- Leader: Michael McGee
- Founded: April 1990
- Dissolved: c. 1998
- Merged into: New Black Panther Party
- Country: United States
- Active regions: Milwaukee, Wisconsin
- Ideology: Black Power
- Status: Defunct

= Black Panther Militia =

Militant Black Power organization

The Black Panther Militia (BPM) was a militant Black Power organization and militia based in Milwaukee, Wisconsin, in the United States during the 1990s. The group was created by a former member of the Black Panther Party and sitting alderman Michael McGee in 1990 and considered itself a successor to the Milwaukee chapter of the Black Panther Party that existed in the early 1970s. McGee, as leader of the group, drew on militaristic outlook and tactics used by the Black Panther Party to draw attention to issues facing the black community in Milwaukee; however, he was often criticized for grandstanding and alienating Milwaukee's white community, including former allies such as Mayor John Norquist, with the use of threats of interracial violence. The Black Panther Militia was eventually absorbed by the New Black Panther Party by 1998, as that group sought to expand its influence while McGee stood back from politics.

==Background==
In 1989 the University of Chicago produced a study that listed Milwaukee as one of five "hypersegregated" cities in the United States, with black and white residents of the city divided along stark north–south lines.
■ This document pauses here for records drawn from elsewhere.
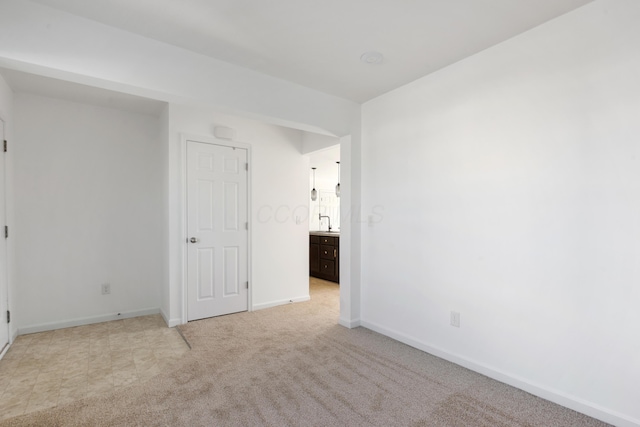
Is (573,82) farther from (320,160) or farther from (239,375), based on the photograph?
(320,160)

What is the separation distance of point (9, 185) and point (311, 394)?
3.46 m

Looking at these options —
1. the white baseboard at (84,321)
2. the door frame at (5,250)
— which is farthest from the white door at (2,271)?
the white baseboard at (84,321)

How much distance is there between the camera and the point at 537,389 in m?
2.24

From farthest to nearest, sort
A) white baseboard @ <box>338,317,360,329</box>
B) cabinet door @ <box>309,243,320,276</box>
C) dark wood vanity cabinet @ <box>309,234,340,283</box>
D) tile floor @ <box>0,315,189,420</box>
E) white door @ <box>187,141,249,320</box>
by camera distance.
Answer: cabinet door @ <box>309,243,320,276</box> → dark wood vanity cabinet @ <box>309,234,340,283</box> → white door @ <box>187,141,249,320</box> → white baseboard @ <box>338,317,360,329</box> → tile floor @ <box>0,315,189,420</box>

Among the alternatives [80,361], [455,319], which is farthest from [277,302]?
[455,319]

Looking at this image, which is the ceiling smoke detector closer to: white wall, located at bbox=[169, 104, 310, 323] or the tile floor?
white wall, located at bbox=[169, 104, 310, 323]

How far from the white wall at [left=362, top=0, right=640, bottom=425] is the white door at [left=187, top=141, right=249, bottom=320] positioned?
1.99 metres

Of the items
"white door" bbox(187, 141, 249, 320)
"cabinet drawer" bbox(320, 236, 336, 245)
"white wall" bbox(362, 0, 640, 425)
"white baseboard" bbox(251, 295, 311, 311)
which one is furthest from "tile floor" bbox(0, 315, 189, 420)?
"cabinet drawer" bbox(320, 236, 336, 245)

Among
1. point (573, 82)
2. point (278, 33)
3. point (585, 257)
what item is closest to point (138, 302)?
point (278, 33)

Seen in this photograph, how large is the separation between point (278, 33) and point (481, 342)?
2786 mm

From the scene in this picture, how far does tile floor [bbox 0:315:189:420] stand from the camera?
2279 mm

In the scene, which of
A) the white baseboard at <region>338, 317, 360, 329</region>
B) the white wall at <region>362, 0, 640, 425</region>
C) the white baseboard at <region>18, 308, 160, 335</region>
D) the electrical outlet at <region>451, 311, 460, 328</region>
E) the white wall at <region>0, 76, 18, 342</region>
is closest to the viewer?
the white wall at <region>362, 0, 640, 425</region>

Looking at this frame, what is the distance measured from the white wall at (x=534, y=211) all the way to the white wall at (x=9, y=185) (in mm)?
3698

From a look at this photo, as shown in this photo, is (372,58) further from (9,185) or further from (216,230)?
(9,185)
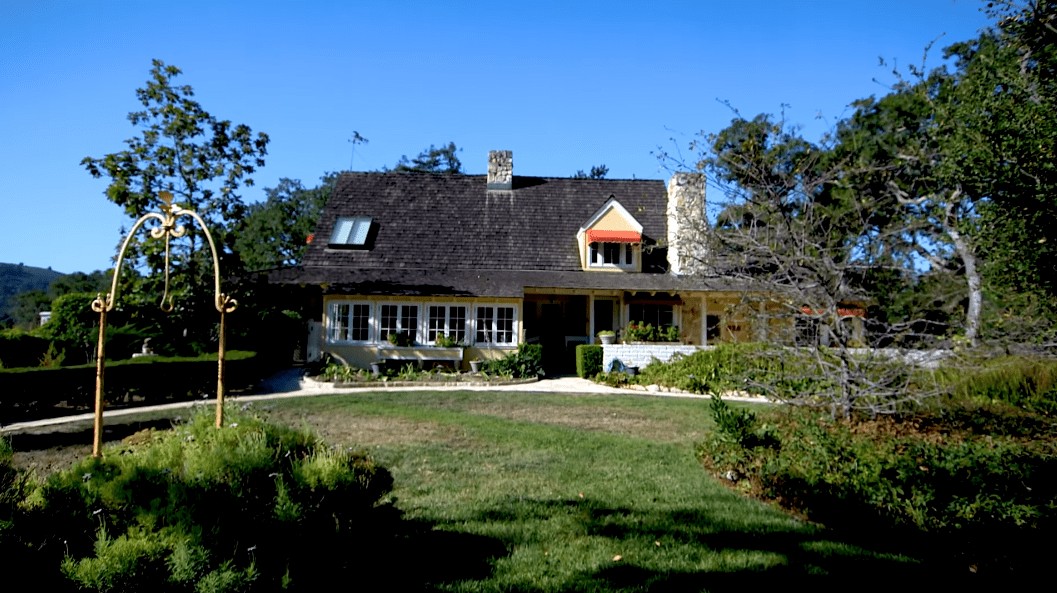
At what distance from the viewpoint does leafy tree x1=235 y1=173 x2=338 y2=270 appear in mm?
42656

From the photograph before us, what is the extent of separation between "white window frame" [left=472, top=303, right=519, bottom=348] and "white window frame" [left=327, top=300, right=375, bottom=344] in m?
3.53

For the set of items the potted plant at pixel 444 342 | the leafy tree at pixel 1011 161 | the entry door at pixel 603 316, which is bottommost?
the potted plant at pixel 444 342

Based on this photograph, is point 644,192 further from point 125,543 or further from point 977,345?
point 125,543

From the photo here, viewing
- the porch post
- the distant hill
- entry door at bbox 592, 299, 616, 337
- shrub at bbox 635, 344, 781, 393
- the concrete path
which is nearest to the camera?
the concrete path

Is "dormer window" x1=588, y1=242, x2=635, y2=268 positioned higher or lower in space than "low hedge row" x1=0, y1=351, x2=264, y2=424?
higher

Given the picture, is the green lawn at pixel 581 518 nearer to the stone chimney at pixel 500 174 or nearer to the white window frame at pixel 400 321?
the white window frame at pixel 400 321

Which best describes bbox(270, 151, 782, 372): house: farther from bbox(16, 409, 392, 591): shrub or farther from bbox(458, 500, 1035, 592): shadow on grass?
bbox(16, 409, 392, 591): shrub

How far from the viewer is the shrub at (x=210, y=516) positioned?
10.1ft

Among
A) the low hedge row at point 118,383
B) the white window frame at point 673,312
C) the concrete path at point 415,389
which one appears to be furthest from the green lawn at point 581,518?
the white window frame at point 673,312

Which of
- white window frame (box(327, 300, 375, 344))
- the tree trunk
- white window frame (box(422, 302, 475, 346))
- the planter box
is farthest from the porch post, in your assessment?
white window frame (box(327, 300, 375, 344))

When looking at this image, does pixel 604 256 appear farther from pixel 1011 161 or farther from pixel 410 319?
pixel 1011 161

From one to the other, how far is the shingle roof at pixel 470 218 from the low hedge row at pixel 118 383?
7380 mm

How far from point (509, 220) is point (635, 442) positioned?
16.2 meters

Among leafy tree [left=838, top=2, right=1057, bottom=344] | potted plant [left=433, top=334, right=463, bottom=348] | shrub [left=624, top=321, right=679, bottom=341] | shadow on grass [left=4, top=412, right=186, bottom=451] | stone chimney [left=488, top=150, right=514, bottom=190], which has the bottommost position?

The study also suggested that Milwaukee's black families had the lowest median income among US cities of comparable size and that black unemployment in Milwaukee was at 18%, six times that of the city's white population. The city was suffering economically as its manufacturing base rapidly declined and 33% of the city's high paying jobs were lost during the 1980s. The study also stated that Milwaukee's homicide rate had doubled over three years and that 75% of the victims were black. Concurrent to all this was the serial killing spree of Jeffrey Dahmer, who was not arrested until 1991; many black residents of Milwaukee later claimed he could have been captured sooner if the local police force had taken reports from black residents more seriously.

Michael McGee had been an elected representative in Milwaukee since 1984 (as a member of the Common Council), and by 1987 was highly concerned about the rapidly deteriorating conditions of Milwaukee's black residents. He became more radical and outspoken in his politics and organized protests by black residents about their conditions. By 1990 he had become an alderman and it was during this time he announced the formation of a "Black Panther Militia".

==Organization history==
McGee announced the formation of the Black Panther Militia in April 1990, and stated that unless the city invested $100 million into an inner-city jobs program, himself and the militia would promote violence in the black community and that if no significant improvement was made for the black community in Milwaukee by 1995, they would begin "urban guerrilla warfare". The white establishment in Milwaukee was shocked, and Mayor John Norquist, who had previously enjoyed good relations with McGee, demanded his resignation. However, McGee had no intention of backing down and continued forward in his radical direction. McGee's remarks had drawn national attention and from that point enjoyed a considerable public profile. For example, in 1990 McGee and the militia were profiled by CBS during an episode of 60 Minutes.

Not long after McGee's announcement, the Black Panther Militia claimed to have 500 young black men and women as members, of whom 60 were students from the University of Wisconsin–Madison. Subsequently, the Black Panther Militia mirrored the actions of the Black Panther Party; McGee began to refer to himself as "commander" and dressed in military-esque attire, the militia announced they had a Ten-Point Program, began providing free social services such as Free Breakfast for Children and started their own newspaper entitled Panther Spirit, in the same vein as the Black Panther newspaper.

During one period in 1990, McGee informed authorities that in response to Usinger's sausage company opposed renaming a street in Milwaukee to Dr. Martin Luther King Jr. Drive, a group of black militants had poisoned some of their products. In response, Usinger's issued a mass recall but it was later discovered the entire affair was a hoax by McGee. He was censured by the Milwaukee Common Council in response.

In 1992, McGee was facing re-election as alderman and faced a difficult path to retain his office. The city had redrawn the lines of his district and split much of his black voting base while including more white voters. In response, in January 1992 McGee threatened to "launch terrorist warfare" by the Black Panther Militia unless he was re-elected. However, by February, he appeared before the Common Council in business attire and said he was willing to work with the system. The election was held in April and McGee lost his seat to Sgt. George Butler, a black police officer endorsed by Mayor Norquest.

McGee continued to lead the Black Panther Militia. In 1992 the BPM announced they had created two additional chapters, one in Indianapolis, Indiana, and one in Dallas, Texas. In 1994 McGee and the BPM were still pressing its threat to begin warfare on the United States in 1995 unless material conditions for black residents of Milwaukee improved.

By the late 1990s, the Black Panther Militia had been absorbed into the New Black Panther Party, which by 1998 was attempting to become a national organization and was incorporating other "Panther-like" groups such as the New Panther Vanguard Movement out of Los Angeles.